Waligore '01 starts liberal campus political paper
Tim Waligore '01 was working in Washington D.C. during an off-term last year and living with the current editor-in-chief of the conservative campus journal, The Dartmouth Review, when he resolved to start a new campus publication.
Dartmouth, he believed, lacked a forum for liberal discourse. Whereas the views of the right were able to find expression in the pages of the Review, no such publication existed for leftist students interested in opinion journalism, he concluded.
While in close quarters with Review editor Andrew Grossman '02, and sharing "some very interesting arguments and some very serious talks," Waligore began considering the notion of an alternative publication more seriously. He threw the idea around with several other liberal-minded Dartmouth students then living in the capitol.
When Waligore returned to campus this fall, he sought out the commitment of a small group of students. Once that was secured, he obtained College recognition and funding for the publication.
The Dartmouth Free Press was born.
As some continue to reform the College and students show signs of increased interest in activism, in some ways the publication that Waligore leaves behind with his graduation today represents these leaders.
The Free Press is a small but growing organization. Conceived in opposition to what its founders perceive as the dominance of conservative discourse on campus, the publication is dedicated to offering alternative progressive viewpoints.
But the editorial board does not believe in any single liberal party line, but instead tries to give expression to what it sees as Dartmouth's disparate, left-of-center majority.
The Free Press's position on the Greek system also seems to parallel the shift in Dartmouth attitudes. Officially, the publication neither favors nor opposes the elimination of the Greek system. What does come across in editorials and in the variety of opinion pieces it publishes, is the idea that single-sex houses need to reevaluate themselves and reform.
Born in Hanover to two parents who attended Dartmouth, Waligore spent his earliest years travelling the country hitchhiking with his parents. His sister, Athena, also in the Class of 2001 but two years his junior, was born in Norwich, Vt. They spent most of their childhood in Syracuse, N.Y., but moved to Stevensport, Wis. in time for high school.
A government major, Waligore spent much of his pre-Free Press extracurricular time at Dartmouth participating in various political activities, including parliamentary debate and the Daniel Webster Legal Society. He has also served as the president of Young Democrats, Rocky Public Issues Forum intern and vice-president of the undergraduate society Panarchy.
During one of his off-terms, Waligore worked for Bill Bradley's primary campaign in New Hampshire as the Grafton County coordinator. He explained why he was drawn to the former basketball player: "He was an idealistic person who was a realistic candidate."

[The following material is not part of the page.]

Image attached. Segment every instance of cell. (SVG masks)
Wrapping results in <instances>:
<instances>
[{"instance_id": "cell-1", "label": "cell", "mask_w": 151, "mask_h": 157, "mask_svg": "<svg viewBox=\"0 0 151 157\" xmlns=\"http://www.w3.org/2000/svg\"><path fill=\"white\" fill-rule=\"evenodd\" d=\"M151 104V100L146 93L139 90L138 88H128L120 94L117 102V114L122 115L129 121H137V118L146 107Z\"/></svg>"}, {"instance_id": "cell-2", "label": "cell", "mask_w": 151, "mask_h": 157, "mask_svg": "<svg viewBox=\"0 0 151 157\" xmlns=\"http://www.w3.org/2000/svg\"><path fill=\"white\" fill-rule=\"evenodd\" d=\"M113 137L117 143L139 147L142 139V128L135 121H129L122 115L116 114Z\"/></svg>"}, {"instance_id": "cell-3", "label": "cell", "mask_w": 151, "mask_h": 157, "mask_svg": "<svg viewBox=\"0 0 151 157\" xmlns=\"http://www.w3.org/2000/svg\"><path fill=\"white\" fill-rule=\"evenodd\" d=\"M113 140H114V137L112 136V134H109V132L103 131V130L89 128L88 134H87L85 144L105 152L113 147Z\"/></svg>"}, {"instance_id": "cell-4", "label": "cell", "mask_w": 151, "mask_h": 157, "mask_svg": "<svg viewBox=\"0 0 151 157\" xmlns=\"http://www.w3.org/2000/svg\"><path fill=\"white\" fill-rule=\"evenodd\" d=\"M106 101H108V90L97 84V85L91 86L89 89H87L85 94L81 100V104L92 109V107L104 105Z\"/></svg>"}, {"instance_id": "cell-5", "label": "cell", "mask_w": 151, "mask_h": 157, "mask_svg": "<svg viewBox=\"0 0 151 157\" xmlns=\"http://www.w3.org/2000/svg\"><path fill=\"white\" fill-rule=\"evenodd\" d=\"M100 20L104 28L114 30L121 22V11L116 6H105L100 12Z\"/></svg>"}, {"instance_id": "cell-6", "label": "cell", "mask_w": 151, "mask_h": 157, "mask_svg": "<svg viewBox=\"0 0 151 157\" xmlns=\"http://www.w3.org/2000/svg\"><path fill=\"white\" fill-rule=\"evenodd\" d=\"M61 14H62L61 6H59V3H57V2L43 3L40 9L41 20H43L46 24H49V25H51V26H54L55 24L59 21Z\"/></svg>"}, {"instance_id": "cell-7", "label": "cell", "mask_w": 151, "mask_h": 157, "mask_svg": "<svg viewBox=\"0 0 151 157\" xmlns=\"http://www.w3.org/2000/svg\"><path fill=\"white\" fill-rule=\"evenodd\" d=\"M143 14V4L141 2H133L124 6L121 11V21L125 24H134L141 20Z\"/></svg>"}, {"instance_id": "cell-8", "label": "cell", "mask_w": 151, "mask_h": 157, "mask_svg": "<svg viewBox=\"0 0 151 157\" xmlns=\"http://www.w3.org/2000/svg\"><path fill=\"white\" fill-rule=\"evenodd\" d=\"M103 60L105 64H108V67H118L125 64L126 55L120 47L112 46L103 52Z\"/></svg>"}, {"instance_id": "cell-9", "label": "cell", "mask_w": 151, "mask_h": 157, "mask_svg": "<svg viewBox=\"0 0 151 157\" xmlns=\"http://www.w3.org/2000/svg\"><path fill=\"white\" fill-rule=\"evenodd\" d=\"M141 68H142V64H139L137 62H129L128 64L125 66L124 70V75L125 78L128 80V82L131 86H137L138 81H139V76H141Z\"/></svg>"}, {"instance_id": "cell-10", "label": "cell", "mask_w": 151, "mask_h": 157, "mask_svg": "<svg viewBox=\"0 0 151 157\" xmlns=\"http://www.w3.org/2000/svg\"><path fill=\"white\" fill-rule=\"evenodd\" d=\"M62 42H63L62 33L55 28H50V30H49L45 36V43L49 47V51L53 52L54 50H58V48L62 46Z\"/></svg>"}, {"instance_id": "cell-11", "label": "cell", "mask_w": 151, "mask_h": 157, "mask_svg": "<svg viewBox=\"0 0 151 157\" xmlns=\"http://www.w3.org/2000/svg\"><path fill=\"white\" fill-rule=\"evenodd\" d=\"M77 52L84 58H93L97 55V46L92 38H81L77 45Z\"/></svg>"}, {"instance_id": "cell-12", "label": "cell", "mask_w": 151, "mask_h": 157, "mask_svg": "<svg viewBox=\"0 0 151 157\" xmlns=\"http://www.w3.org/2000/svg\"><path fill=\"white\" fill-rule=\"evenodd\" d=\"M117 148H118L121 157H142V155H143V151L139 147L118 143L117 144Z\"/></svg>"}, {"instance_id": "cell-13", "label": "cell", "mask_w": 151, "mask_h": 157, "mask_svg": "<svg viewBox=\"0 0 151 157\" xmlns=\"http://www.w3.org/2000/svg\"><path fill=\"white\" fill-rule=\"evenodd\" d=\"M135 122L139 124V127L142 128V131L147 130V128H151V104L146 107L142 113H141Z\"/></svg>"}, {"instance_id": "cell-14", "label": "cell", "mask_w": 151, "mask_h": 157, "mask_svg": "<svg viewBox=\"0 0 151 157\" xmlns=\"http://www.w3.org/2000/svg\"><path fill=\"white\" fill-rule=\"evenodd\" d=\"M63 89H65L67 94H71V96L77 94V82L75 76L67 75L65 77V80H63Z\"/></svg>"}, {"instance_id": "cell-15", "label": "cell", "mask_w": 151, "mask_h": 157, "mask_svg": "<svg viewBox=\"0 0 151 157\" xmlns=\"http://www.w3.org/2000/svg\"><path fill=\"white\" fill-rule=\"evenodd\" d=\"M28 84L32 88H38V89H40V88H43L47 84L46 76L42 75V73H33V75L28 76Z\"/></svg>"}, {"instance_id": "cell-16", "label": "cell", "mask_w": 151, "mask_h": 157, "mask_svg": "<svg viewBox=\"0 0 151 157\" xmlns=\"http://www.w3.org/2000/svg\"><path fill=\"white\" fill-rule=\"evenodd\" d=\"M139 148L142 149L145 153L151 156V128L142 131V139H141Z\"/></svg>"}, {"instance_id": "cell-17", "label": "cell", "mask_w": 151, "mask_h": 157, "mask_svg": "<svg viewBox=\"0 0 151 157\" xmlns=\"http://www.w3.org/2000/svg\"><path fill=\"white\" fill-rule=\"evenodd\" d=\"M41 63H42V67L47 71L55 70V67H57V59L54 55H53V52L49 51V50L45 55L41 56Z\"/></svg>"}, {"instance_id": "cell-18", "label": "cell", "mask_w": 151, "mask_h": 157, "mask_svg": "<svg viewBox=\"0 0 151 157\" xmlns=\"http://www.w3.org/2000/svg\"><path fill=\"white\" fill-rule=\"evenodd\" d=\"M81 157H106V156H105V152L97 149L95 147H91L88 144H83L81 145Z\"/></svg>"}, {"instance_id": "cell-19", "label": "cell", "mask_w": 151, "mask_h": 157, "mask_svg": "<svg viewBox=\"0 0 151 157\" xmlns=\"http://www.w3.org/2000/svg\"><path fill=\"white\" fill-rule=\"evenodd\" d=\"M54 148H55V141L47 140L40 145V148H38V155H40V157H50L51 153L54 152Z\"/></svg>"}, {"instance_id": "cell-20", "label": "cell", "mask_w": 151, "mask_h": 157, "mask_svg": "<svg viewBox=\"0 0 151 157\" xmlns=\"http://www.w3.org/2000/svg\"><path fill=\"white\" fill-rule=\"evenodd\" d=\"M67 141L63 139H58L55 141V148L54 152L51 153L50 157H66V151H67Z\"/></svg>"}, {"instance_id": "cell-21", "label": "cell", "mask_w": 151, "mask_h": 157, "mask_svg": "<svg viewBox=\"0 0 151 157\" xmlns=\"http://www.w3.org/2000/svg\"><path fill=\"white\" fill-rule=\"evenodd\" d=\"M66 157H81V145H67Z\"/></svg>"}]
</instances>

Waligore spent the six months of his junior spring and summer working at The New Republic. During that time, he got an article published in the newsmagazine and also worked on a number of editorial tasks.
"It's one of the few smart and witty magazines that isn't ideological, "They take pride in surprising people. They also have investigative reporting that you can't see anywhere else," he said.
Waligore's time at The New Republic helped inspire him to start the Free Press.
"Our model is The New Republic," he said. "We were smart enough to realize that we'd never be as good as The New Republic. But we liked the model of political opinion journalism. I wanted this to revolve around the idea that you can be both fair and biased."
"The idea was to let people be involved with campus, national and international issues," he said. "We want to help get rid of apathy. People at Dartmouth are scattered and if they try to do something they find it doesn't work, and that creates more apathy. What we've done at the Free Press is institutionalize a forum for liberal viewpoints."
Waligore came to Dartmouth interested in Native American issues, and right away took several classes on the topic. His thesis, to which he dedicated the majority of this year's coursework, focused on indigenous rights in a multi-cultural democracy.
Waligore has established a name for himself in campus political circles as a passionate liberal eager to share his opinions and unafraid to carve out an independent path.
Another highlight of Waligore's time at Dartmouth came during the Florida recount of the 2000 election, when he spent a month staying up until 5:00 a.m. watching MSNBC.
"I basically had no life, I had my news fix all the time," he said. "I couldn't sleep because I had to find out what was happening. I didn't get a lot of work done during that period, though it's probably one of the most fun times I've ever had."
Waligore will participate in Columbia University's graduate political theory program next year. He said of his future: "I want to make sure that no matter where I am I'm involved in or knowledgeable about public affairs."